In determining any amount of compensation it is appropriate to have regard to events which may have happened had the unlawful termination not occurred. (Nicolson’s case (above)). In this case in my opinion there was a real risk that the employment may have terminated lawfully due to the failure of the applicant to meet sales targets. There was also a possibility that the employment relationship between the parties may have been converted into an arrangement whereby the applicant was an independent contractor, as clearly had been discussed, but only in general terms.
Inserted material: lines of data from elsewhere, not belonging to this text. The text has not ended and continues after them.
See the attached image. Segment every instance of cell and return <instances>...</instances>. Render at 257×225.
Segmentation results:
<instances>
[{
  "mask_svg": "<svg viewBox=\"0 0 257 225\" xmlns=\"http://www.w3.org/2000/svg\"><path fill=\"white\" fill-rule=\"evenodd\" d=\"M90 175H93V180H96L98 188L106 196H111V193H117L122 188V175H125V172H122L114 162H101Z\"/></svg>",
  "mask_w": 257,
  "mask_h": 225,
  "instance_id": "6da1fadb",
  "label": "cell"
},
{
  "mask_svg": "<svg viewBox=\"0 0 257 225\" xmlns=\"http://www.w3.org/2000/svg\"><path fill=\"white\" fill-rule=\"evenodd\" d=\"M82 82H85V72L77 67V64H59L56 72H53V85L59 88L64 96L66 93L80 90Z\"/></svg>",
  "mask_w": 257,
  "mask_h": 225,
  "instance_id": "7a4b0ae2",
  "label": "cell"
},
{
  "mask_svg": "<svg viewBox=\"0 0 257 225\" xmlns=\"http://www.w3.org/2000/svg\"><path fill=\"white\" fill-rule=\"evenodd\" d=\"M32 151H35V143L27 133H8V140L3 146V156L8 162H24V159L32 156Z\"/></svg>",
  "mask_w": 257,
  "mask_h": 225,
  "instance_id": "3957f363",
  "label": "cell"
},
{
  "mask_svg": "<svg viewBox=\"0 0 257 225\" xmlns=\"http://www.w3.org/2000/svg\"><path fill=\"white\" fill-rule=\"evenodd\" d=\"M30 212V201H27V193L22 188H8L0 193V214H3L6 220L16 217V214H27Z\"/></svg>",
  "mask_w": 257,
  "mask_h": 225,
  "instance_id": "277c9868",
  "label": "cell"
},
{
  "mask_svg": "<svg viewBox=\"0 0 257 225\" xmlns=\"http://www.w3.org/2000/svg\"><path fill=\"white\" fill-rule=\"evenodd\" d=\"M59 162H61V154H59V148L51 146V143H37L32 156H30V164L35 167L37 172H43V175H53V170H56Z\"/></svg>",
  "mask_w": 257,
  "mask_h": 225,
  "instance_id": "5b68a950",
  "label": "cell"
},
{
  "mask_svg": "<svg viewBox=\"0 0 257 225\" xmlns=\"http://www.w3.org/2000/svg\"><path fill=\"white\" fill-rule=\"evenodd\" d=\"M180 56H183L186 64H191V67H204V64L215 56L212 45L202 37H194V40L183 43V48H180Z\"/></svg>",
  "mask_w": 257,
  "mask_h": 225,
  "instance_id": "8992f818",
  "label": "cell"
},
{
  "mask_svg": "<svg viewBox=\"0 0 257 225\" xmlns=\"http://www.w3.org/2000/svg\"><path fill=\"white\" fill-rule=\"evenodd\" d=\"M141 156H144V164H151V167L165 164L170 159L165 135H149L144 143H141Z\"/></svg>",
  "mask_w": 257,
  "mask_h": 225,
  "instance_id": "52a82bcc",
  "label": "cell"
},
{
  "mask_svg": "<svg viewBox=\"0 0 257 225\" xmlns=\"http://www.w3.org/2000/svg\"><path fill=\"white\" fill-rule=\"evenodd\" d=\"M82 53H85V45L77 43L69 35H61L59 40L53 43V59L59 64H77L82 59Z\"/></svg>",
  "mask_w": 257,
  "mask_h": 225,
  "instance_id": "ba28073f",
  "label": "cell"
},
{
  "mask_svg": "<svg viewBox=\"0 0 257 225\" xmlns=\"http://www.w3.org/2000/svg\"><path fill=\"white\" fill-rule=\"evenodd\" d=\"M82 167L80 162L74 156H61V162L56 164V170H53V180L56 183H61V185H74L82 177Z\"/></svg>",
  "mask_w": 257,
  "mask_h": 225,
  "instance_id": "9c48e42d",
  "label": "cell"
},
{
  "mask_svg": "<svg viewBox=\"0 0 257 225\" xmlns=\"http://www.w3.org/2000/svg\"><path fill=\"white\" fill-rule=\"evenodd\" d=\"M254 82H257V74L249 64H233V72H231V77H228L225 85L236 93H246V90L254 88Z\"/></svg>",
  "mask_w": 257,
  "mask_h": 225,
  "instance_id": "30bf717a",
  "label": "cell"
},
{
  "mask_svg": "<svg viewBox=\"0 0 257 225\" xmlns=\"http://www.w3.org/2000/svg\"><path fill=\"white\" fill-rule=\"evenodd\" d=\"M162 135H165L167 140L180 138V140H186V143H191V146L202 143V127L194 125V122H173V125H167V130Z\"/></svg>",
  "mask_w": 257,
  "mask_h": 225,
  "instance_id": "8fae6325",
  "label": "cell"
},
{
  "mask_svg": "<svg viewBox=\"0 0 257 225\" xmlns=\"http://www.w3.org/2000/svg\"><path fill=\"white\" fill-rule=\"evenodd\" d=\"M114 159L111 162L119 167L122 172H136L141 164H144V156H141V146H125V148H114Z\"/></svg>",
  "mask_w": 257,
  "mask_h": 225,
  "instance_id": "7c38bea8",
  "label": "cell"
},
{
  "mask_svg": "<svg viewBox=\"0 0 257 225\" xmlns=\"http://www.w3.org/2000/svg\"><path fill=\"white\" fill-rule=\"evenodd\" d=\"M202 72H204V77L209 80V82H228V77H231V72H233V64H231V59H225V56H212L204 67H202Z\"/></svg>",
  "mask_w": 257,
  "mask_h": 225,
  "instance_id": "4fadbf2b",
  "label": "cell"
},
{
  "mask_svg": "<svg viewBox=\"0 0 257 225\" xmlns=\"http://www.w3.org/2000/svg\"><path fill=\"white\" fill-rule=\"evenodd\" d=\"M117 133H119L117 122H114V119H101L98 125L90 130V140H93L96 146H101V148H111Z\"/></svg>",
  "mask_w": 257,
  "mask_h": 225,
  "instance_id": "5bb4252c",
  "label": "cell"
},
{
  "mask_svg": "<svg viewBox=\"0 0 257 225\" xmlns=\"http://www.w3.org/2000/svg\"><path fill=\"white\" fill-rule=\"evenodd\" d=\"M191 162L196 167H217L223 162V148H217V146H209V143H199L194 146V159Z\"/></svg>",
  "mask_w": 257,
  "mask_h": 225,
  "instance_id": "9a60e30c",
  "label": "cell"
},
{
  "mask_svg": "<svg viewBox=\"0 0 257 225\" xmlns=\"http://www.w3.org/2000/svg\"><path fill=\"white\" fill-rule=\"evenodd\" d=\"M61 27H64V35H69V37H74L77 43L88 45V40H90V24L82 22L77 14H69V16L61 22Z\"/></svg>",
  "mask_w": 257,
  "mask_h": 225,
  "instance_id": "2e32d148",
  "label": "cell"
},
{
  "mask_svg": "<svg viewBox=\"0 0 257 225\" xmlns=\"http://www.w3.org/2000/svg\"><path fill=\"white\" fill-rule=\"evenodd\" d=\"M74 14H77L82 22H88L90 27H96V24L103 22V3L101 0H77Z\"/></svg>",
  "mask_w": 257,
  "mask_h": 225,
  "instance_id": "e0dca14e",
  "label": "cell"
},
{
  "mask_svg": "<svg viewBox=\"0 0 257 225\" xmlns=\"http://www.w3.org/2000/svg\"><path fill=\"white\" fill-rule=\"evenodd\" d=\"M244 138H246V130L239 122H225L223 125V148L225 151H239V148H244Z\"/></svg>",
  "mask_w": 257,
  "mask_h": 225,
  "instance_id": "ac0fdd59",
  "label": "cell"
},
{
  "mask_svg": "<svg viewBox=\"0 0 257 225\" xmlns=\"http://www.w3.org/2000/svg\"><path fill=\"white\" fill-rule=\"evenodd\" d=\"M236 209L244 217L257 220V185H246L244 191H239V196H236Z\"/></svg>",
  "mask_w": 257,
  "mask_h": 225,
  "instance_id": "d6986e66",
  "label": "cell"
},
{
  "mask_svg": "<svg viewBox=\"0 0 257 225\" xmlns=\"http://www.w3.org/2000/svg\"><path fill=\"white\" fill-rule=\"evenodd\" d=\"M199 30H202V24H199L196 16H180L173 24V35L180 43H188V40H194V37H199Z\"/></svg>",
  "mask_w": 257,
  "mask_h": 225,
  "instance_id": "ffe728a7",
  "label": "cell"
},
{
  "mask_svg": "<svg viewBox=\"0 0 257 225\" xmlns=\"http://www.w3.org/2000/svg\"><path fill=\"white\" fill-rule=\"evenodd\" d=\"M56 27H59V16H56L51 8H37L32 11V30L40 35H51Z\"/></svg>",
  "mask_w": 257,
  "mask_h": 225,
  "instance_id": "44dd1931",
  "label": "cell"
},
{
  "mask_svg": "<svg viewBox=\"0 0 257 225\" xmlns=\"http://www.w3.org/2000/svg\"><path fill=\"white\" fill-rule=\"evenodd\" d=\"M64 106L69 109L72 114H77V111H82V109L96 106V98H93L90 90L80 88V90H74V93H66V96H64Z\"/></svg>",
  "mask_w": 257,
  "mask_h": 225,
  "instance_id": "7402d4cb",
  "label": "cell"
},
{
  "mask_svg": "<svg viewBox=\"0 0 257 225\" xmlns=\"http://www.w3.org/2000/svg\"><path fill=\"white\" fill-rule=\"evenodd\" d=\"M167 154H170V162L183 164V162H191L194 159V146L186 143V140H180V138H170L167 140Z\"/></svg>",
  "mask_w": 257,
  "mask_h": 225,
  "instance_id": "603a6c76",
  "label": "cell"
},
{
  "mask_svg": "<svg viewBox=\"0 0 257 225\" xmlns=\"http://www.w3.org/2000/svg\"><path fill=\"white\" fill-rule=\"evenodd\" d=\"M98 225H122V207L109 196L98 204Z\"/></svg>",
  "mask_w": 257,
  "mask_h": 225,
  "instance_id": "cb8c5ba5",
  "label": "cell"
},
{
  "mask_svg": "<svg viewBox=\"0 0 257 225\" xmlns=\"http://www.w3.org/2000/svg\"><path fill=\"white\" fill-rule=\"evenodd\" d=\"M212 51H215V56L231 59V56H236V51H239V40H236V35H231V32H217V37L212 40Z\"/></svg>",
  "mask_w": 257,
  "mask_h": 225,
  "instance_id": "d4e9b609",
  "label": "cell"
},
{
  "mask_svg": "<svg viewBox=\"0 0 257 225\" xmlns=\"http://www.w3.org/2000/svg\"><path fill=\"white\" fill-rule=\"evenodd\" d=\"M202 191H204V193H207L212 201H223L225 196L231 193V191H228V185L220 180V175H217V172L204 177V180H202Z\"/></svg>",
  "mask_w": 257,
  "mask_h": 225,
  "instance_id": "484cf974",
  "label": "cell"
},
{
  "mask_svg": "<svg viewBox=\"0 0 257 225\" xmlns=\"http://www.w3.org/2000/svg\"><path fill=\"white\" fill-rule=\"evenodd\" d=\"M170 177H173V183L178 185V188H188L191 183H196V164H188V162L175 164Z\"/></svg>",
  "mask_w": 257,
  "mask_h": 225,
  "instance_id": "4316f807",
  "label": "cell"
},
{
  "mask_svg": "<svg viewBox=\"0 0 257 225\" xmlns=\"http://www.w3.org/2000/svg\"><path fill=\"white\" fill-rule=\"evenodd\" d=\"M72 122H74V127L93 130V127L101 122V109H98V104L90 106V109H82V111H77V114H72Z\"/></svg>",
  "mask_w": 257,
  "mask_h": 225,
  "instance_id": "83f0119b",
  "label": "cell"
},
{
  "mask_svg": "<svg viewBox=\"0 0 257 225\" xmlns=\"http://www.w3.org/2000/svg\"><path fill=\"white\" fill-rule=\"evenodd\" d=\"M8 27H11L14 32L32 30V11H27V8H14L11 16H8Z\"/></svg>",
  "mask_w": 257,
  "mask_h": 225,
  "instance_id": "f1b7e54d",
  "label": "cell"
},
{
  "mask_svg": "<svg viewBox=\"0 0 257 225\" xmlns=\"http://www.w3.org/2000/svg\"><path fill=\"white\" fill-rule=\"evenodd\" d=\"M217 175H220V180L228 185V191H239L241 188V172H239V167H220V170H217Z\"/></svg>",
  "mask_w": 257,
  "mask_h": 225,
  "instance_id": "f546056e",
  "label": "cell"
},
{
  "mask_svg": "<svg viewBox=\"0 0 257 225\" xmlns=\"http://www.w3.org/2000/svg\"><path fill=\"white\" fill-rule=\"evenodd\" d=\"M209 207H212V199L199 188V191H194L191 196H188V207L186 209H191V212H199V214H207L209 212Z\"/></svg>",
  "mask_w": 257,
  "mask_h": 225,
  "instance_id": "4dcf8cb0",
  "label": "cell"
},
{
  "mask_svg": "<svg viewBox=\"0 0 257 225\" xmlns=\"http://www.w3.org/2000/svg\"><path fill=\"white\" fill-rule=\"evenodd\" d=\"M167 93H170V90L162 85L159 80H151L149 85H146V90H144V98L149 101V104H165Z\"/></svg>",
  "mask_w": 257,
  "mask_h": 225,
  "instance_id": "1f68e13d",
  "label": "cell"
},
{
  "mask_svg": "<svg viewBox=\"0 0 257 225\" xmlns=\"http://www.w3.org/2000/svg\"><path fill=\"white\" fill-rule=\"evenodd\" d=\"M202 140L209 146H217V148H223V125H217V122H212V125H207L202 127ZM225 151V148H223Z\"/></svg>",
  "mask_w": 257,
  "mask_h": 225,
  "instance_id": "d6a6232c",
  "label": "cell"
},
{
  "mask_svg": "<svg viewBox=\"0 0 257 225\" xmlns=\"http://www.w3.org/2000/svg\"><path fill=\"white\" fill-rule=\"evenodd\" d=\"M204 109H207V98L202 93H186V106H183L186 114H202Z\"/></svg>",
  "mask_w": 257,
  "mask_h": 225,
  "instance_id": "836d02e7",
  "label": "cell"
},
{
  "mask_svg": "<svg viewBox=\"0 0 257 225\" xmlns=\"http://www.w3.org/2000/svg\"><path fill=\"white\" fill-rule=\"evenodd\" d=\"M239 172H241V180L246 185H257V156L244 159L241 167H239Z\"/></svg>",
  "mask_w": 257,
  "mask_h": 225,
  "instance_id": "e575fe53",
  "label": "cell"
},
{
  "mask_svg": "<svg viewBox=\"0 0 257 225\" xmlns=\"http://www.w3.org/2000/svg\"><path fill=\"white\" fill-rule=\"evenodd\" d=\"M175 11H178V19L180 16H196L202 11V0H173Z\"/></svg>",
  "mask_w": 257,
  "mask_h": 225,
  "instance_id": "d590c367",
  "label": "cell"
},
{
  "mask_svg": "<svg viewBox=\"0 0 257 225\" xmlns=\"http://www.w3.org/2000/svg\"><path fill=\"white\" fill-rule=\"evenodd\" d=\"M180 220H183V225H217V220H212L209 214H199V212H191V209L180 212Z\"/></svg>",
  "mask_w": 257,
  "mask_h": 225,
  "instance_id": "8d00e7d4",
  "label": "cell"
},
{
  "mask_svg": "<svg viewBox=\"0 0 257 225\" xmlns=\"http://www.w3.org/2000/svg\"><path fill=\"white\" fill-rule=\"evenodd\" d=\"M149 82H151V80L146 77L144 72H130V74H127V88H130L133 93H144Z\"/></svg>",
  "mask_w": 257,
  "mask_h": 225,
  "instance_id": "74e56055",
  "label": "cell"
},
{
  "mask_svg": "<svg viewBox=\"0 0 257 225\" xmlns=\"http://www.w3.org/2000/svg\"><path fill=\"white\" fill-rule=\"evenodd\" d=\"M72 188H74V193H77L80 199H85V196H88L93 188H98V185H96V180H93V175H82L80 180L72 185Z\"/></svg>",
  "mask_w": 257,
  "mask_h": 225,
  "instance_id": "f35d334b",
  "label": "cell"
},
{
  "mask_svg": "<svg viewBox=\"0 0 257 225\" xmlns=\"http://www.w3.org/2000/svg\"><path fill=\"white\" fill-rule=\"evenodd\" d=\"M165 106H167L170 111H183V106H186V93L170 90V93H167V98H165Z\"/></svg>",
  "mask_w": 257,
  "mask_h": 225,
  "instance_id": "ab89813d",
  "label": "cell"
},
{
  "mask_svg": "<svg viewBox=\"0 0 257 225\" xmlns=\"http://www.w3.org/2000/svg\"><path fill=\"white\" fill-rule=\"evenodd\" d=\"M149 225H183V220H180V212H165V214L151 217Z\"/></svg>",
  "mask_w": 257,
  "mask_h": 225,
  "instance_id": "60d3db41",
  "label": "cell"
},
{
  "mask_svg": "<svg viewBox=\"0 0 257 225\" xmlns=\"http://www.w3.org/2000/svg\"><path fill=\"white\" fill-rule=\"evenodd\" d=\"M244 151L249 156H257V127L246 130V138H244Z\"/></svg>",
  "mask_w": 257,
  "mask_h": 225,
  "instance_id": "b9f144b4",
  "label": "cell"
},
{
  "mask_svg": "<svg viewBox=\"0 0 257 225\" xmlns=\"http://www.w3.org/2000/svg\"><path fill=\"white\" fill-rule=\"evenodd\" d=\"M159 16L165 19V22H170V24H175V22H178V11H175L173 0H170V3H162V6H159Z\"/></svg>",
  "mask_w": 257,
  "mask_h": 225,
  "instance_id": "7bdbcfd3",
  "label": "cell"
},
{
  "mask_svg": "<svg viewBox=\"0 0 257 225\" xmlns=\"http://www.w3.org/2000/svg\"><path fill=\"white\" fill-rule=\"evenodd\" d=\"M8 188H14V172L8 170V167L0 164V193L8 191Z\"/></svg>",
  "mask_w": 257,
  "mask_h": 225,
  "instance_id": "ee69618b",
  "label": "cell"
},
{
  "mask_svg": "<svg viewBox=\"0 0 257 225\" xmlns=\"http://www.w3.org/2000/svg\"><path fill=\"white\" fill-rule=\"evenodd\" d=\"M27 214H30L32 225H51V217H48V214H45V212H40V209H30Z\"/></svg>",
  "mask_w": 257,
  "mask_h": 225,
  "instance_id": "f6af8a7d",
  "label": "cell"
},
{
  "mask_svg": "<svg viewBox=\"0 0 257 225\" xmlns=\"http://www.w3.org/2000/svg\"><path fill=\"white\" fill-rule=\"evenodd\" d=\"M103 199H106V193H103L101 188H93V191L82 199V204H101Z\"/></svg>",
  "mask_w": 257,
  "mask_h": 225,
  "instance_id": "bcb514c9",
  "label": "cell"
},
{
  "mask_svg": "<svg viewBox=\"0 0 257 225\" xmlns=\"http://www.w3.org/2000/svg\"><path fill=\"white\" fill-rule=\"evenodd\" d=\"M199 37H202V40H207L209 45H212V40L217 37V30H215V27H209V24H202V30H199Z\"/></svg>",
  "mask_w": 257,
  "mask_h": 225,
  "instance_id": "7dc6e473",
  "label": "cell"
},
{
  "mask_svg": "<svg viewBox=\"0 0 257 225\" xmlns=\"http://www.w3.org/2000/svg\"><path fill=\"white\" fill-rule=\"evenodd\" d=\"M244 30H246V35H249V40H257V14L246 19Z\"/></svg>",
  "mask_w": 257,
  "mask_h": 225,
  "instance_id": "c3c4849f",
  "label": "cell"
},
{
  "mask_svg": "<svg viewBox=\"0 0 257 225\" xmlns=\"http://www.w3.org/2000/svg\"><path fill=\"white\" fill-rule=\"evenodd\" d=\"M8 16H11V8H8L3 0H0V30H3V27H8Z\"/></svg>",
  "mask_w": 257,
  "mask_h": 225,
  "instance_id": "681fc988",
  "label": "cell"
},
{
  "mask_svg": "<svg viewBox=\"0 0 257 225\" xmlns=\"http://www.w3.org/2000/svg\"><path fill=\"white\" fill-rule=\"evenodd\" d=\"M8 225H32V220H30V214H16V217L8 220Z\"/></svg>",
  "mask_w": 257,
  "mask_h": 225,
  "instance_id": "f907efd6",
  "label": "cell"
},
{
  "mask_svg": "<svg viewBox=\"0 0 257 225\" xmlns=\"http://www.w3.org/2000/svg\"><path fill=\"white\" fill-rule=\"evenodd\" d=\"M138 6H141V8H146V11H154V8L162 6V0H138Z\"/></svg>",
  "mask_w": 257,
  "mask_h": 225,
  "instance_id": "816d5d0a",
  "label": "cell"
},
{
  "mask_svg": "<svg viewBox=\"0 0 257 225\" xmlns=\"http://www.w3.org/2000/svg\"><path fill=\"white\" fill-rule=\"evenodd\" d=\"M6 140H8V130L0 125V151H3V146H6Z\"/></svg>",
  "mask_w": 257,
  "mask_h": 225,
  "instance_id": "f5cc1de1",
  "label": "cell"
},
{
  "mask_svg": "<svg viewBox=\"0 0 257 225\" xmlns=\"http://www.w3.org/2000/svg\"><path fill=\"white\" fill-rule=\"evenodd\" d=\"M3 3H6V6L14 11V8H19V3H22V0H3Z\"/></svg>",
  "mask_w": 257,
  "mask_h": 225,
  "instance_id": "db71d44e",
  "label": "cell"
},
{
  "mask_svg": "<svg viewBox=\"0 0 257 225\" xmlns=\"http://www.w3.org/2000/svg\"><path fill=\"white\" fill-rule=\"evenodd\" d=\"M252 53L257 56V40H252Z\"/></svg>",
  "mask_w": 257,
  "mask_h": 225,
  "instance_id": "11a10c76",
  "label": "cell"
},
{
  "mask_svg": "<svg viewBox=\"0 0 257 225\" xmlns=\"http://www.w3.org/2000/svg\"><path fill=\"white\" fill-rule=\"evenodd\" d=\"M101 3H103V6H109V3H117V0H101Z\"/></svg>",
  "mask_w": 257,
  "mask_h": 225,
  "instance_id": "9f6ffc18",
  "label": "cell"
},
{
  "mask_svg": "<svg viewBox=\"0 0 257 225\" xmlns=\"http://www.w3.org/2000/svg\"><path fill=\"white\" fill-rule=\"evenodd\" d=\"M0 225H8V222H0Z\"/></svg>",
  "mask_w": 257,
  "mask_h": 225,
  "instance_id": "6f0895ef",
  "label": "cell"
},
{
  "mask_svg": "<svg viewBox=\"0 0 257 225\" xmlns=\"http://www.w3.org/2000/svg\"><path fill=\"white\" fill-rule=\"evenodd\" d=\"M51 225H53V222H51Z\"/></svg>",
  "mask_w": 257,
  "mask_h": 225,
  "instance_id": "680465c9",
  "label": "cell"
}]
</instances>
I have also had regard to the fact that the applicant was to be paid a sum of approximately $2,000.00 in the first month of his employment, $2,800.00 in the second month, and $3,600.00 in the third month. I have regard to the short period of his employment, the fact that the applicant gave up another position, is aged 60, and has been unemployed. Having regard to all the circumstances of this case an award of $5,000.00 compensation is appropriate and I propose to make an order in those terms.
Order Of The Court
That the respondent within 21 days of this date pay to the applicant the sum of $5,000.00.
I certify that this and the preceding eight (8) pages are a true copy of the Reasons for Judgment of Judicial Registrar Murphy as recorded in the draft transcript and revised by the Judicial Registrar.
Associate:
Dated:
The Applicant in person:
Representative for the Respondent:
Mr David Smith
Dates of hearing:
13 February 1995
Date of Judgment:
13 February 1995
CATCHWORDS
INDUSTRIAL LAW - Termination of employment - whether relationship that of employment - employment ceased after short period - whether opportunity to respond to allegations - whether failure to give proper notice - compensation - consideration of relevant factors.
Industrial Relations Act 1988, ss.170DB, 170DC, 170DE, 170EDA, 170EE.
Nicolson ‑v‑ Heaven & Earth Gallery Pty Limited, (1994) 126 ALR 233
ROLAND WILLIAM MAYNARD -v- CONCEPT COMPUTER SYSTEMS AUSTRALIA PTY LTD
NO. VI 1984 of 1994
Before: MURPHY JR
Place: MELBOURNE
Date: 13 FEBRUARY 1994
INDUSTRIAL RELATIONS COURT
OF AUSTRALIA
VICTORIA DISTRICT REGISTRY
VI 1984 of 1994
BETWEEN:
ROLAND WILLIAM MAYNARD
Applicant
AND
CONCEPT COMPUTER SYSTEMS AUSTRALIA PTY LTD
Respondent
MINUTES OF ORDER
13 February 1995 Judicial Registrar Murphy
THE COURT ORDERS THAT:
That the respondent within 21 days of this date pay to the applicant the sum of $5,000.00.
NOTE: Settlement and entry of orders is dealt with by Order 36 of the Industrial Relations Court Rules.